A Subseção 2 Especializada em Dissídios Individuais (SDI-2) do Tribunal Superior do Trabalho manteve decisão do Tribunal Regional do Trabalho da 15ª Região (Campinas/SP) que anulou o reconhecimento de usucapião de um imóvel da Rami Montagens Industriais S/C Ltda. em benefício da sócia da empresa, que residia no local há mais de 17 anos. O entendimento foi o de que o ato que reconheceu a usucapião e declarou a impenhorabilidade do imóvel violou direito líquido e certo do trabalhador que recebeu o imóvel como pagamento de dívidas trabalhistas.
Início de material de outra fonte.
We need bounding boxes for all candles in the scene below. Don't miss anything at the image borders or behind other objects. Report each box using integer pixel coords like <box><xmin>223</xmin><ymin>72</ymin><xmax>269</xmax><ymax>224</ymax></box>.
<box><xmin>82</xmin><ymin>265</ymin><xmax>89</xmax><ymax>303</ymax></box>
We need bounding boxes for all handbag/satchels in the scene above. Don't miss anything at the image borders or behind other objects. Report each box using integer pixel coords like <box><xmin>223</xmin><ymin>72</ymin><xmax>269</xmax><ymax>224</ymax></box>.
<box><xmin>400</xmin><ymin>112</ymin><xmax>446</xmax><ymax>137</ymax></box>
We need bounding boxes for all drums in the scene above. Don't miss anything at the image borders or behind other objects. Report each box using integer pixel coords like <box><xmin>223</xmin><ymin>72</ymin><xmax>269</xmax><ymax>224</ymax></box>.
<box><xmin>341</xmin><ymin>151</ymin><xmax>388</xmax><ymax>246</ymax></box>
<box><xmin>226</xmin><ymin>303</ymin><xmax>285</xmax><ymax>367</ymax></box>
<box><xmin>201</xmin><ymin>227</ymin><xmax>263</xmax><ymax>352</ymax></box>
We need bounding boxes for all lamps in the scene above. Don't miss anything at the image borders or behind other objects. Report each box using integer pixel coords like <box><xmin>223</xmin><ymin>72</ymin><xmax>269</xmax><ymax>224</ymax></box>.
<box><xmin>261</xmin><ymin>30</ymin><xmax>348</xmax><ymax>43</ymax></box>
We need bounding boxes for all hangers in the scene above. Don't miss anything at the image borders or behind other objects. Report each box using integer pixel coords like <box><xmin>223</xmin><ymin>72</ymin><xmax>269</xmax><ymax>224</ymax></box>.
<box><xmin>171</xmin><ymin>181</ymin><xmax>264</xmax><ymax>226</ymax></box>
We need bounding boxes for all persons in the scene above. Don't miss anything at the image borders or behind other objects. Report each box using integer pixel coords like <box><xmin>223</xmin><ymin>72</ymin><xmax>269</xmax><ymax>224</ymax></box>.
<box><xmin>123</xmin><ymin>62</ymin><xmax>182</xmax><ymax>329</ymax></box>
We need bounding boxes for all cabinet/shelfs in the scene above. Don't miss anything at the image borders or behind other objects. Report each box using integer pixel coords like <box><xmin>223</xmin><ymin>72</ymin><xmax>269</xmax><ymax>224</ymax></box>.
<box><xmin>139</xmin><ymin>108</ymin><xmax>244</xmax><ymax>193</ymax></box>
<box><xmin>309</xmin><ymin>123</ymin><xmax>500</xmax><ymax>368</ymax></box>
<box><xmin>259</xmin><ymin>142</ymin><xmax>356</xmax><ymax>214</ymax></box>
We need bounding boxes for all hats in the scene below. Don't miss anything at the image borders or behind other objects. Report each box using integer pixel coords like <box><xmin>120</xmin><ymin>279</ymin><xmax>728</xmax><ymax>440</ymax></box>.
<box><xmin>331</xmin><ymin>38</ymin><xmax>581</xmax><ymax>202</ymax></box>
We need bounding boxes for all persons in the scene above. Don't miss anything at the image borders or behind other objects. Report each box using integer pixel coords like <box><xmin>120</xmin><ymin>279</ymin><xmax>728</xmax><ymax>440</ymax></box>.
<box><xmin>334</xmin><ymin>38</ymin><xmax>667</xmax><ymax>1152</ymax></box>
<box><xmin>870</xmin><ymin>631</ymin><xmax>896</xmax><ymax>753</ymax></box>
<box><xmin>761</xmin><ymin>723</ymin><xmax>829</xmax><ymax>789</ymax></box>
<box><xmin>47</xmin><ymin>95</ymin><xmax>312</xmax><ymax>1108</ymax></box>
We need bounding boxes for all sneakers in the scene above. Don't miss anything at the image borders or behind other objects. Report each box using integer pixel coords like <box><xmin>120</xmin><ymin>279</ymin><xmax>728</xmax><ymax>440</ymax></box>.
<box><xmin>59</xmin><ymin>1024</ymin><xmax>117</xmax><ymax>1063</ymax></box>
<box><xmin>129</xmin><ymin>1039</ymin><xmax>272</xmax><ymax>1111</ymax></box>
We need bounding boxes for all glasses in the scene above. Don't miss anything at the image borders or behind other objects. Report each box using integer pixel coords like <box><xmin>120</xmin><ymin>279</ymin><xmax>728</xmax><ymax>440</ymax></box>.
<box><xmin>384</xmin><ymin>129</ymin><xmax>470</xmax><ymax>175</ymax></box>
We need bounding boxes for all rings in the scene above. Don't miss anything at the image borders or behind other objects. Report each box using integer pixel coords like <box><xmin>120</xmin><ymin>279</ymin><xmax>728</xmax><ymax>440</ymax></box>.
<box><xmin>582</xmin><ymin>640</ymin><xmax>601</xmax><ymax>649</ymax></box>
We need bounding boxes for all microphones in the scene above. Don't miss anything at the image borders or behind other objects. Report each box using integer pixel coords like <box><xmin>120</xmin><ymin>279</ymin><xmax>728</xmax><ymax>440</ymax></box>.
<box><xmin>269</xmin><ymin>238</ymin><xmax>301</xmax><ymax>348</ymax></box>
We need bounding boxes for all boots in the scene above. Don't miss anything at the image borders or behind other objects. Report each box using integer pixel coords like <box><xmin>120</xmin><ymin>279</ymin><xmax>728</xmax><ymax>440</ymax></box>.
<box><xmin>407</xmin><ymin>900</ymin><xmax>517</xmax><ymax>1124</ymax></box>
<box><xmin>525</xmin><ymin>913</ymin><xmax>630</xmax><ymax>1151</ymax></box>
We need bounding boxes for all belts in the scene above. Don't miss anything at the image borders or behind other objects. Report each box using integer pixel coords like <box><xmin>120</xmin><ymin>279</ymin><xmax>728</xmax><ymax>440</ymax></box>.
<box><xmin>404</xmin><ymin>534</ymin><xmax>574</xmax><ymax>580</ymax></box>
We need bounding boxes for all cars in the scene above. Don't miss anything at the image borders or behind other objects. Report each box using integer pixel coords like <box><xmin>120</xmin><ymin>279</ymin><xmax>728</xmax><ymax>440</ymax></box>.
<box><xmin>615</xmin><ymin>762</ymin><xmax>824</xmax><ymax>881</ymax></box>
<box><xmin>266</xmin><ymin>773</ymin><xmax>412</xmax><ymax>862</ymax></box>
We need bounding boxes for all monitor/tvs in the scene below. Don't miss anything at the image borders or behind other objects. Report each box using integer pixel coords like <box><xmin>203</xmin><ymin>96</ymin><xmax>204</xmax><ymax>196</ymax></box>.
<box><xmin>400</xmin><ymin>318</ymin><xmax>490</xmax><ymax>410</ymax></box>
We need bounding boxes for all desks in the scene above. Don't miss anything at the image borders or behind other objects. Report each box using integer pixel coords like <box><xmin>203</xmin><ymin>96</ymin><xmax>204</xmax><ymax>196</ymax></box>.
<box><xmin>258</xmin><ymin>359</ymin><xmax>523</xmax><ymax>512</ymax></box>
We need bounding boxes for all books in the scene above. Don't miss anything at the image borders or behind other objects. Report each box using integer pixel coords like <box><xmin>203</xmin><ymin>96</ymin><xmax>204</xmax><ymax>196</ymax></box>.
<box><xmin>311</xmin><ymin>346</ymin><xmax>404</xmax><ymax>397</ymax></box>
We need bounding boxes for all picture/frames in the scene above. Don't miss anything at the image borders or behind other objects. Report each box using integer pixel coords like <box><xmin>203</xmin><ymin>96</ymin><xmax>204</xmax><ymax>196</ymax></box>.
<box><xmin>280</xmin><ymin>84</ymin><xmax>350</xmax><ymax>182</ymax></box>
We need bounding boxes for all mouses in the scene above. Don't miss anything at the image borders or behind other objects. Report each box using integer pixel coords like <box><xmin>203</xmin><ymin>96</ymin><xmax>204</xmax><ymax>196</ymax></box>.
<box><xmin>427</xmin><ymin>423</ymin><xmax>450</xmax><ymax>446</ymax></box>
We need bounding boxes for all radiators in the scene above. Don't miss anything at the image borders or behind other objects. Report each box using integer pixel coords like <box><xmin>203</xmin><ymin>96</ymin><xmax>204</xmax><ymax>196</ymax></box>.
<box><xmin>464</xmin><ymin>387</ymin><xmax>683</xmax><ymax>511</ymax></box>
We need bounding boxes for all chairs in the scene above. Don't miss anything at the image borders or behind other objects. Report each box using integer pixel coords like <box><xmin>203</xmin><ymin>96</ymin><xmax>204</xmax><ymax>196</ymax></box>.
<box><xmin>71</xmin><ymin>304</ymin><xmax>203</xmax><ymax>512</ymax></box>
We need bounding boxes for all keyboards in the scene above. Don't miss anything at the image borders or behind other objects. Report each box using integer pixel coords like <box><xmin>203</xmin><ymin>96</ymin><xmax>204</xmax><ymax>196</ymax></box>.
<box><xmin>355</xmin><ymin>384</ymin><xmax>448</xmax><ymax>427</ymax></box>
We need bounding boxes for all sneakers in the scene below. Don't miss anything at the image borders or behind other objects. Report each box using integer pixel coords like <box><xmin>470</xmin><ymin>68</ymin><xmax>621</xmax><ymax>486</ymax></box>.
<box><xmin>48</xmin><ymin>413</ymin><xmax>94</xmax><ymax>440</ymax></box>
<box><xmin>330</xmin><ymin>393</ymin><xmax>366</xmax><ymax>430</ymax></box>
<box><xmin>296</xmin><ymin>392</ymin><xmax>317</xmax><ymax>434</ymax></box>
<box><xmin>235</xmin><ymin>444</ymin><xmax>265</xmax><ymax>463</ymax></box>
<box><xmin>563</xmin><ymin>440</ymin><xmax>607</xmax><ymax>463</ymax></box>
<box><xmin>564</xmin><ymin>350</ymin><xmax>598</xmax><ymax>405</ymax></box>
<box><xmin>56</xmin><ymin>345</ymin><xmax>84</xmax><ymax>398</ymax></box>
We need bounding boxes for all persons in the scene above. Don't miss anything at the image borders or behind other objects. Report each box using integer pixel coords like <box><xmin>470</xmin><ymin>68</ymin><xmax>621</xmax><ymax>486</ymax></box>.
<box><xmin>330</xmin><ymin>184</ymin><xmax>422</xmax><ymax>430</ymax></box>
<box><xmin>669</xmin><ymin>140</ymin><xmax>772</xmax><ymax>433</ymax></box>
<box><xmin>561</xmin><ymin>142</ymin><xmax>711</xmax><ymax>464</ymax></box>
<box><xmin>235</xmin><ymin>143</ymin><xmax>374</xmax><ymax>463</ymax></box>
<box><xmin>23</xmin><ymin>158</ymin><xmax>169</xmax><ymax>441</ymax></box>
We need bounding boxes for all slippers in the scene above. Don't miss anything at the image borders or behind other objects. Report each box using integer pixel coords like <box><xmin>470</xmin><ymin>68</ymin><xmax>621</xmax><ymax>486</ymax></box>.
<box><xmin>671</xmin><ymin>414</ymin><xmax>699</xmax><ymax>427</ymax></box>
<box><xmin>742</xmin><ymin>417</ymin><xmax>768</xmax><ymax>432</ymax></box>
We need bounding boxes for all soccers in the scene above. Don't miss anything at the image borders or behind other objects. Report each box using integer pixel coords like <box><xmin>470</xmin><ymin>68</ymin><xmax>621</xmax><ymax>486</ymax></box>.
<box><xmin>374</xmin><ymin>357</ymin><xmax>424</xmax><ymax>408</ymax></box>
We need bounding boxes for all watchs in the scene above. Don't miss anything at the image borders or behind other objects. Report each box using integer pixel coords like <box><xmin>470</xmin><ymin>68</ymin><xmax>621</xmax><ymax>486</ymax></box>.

A reclamação trabalhista originária foi ajuizada por um ex-advogado que trabalhou para a Rami. Sem enviar representantes à audiência de conciliação, a empresa foi condenada à revelia. Na fase de execução, o advogado indicou à penhora o imóvel que servia de residência à sócia e sua família, e foi feita a adjudicação – ato pelo qual se transfere a posse de um bem penhorado ao credor, para pagamento da dívida.
Transcorrido o prazo para embargos à adjudicação sem que houvesse manifestação, a imissão de posse foi determinada em junho de 2008. Em outubro daquele ano, porém, a juíza da 2ª Vara do Trabalho de Araraquara (SP) declarou, de ofício, a nulidade de todos os atos relativos à execução e declarou que o imóvel, como bem de família, era impenhorável.
Usucapião
A decisão de ofício fundamentou-se no fato de o imóvel, de propriedade da empresa, ter sido adquirido para moradia da sócia, e que o credor, como ex-advogado da empresa, tinha conhecimento dessa transação. A juíza afirmou ainda que o advogado tinha meios de subsistência "bem superiores aos da moradora que está sendo desalojada" e considerou, com base no artigo 1.238 do Código Civil, caracterizada a usucapião (direito de posse decorrente do uso), devido ao tempo em que a família residiu no local.
O ex-empregado, então, impetrou mandado de segurança ao TRT de Campinas. Sustentou que a anulação da adjudicação foi ilícita e abusiva, pois só foi declarada quando a execução já estava perfeita e acabada. Alegou ainda que a reclamação trabalhista teve trâmite regular, e que a sócia – que não era parte na reclamação, e sim interessada – não se manifestou nos prazos disponíveis.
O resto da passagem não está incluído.